» **問題 1**
提示テキストのうち、「17.Always Something There」から「Girl/Dionne Warwick (1965)」までの部分をそのまま書き写してください。
» **問題 2**
データの行について、「Which do you」を含む行から最後の行までの範囲（両端を含む）だけを、「appears」を「seems」に置き換え、それ以外は変えずに書き直す。

» **提示テキスト**
予告していました、バート・バカラックのランキング、行きましょう。筒美京平先生が「心のベストテン」なら、バカラックなら何が良いだろうと考えたんですが、イージー・リスニング的なイメージで考えて「珠玉の」で行こうかと思います。ちょっと昔の通販っぽい感じというか(笑)。

僕が「バカラック好きなら是非聴いてほしい!」と
思う10曲をピックアップしてますが、本来とても10曲で収まるような人ではないので20位から11位を先に発表しようと思います。

20.I Just Don't  Know What To Do With Myself/The White Stripes (2003)
19.A House Is Not A Home/Luther Vandross (1981)
18.Do You Know The Way To San Jose/Dionne Warwick (1968)
17.Always Something There To Remind Me/Sandie Shaw (1964)
16Arthur's Theme/Christopher Cross (1981)

15.Raindrops Keep Falling On My Head/BJ Thomas (1970)
14.My Little Red Book/Manfred Mann (1965)
13.Promises,Promises/Dionne Warwick (1968)
12.Are You There With Another Girl/Dionne Warwick (1965)

11.On My Own/Patti LaBelle & Michael McDonald (1986)

こんな感じですね。

やっぱり僕の場合、「バカラックの最大のシンガーはディオンヌ・ワーウィック」という考えがあるので、どうしても彼女の曲が多くなるんですよね。トップ10では、それでも2曲に抑えてますけど。

ここで2曲だけ触れておきましょう。

14位のマンフレッド・マンですね。バカラックはビートルズの「Baby Its You」にも見られるように、ブリティッシュ・ビートのバンドによるカバーもあったんですけど、これはブームの人気バンドの一つマンフレッド・マンに映画「何かいいことないかい、子猫ちゃん」の際に提供した曲です。

3コードのギターバンドがプレイする曲としてはエラくバカラックのてくせみたいなコードと展開目白押しで、演奏しにくそうな曲なんですが、
そこがいいんです(笑)。

これを翌1966年、ロサンゼルスの伝説のバンド、ラヴ、本当はドアーズじゃなくて彼らがレーベルのイチオシだったということで語られがちな彼らがこれをアヴァンギャルドにカバーしまして、全米チャートで52位のヒットにして、その後の「ダ・カーポ」「フォーエヴァー・チェンジズ」という名盤に備えます。

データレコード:
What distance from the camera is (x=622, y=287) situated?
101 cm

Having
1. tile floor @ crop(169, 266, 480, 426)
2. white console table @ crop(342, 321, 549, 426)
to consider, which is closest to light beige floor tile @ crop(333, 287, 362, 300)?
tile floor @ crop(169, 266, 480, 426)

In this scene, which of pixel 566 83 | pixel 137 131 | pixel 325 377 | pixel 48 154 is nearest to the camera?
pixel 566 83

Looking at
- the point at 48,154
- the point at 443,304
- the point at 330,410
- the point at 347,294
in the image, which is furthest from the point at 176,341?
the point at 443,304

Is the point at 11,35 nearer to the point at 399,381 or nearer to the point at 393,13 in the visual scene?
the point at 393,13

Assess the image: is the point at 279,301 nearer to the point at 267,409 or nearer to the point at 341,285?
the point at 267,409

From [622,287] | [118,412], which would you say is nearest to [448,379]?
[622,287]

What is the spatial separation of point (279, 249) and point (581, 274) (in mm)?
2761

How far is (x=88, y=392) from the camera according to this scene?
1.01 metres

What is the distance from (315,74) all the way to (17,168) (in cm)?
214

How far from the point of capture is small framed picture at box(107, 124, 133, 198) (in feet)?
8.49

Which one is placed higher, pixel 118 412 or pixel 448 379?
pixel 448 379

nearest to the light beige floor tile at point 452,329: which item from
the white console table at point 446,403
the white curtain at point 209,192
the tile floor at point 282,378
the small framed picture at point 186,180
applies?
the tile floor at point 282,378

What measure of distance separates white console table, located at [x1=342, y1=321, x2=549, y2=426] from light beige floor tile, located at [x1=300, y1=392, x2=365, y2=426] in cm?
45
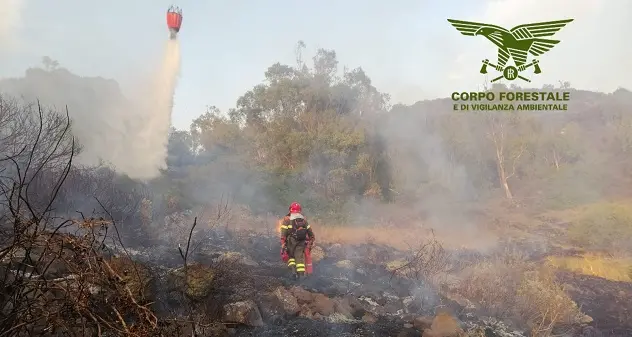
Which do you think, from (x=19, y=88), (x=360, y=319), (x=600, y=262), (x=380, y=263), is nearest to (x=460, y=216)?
(x=600, y=262)

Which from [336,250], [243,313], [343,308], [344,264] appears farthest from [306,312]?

» **解答例 1**
17.Always Something There To Remind Me/Sandie Shaw (1964)
16Arthur's Theme/Christopher Cross (1981)

15.Raindrops Keep Falling On My Head/BJ Thomas (1970)
14.My Little Red Book/Manfred Mann (1965)
13.Promises,Promises/Dionne Warwick (1968)
12.Are You There With Another Girl/Dionne Warwick (1965)

» **解答例 2**
Which do you think, from (x=19, y=88), (x=360, y=319), (x=600, y=262), (x=380, y=263), is nearest to (x=460, y=216)?
(x=600, y=262)

Which from [336,250], [243,313], [343,308], [344,264] seems farthest from [306,312]?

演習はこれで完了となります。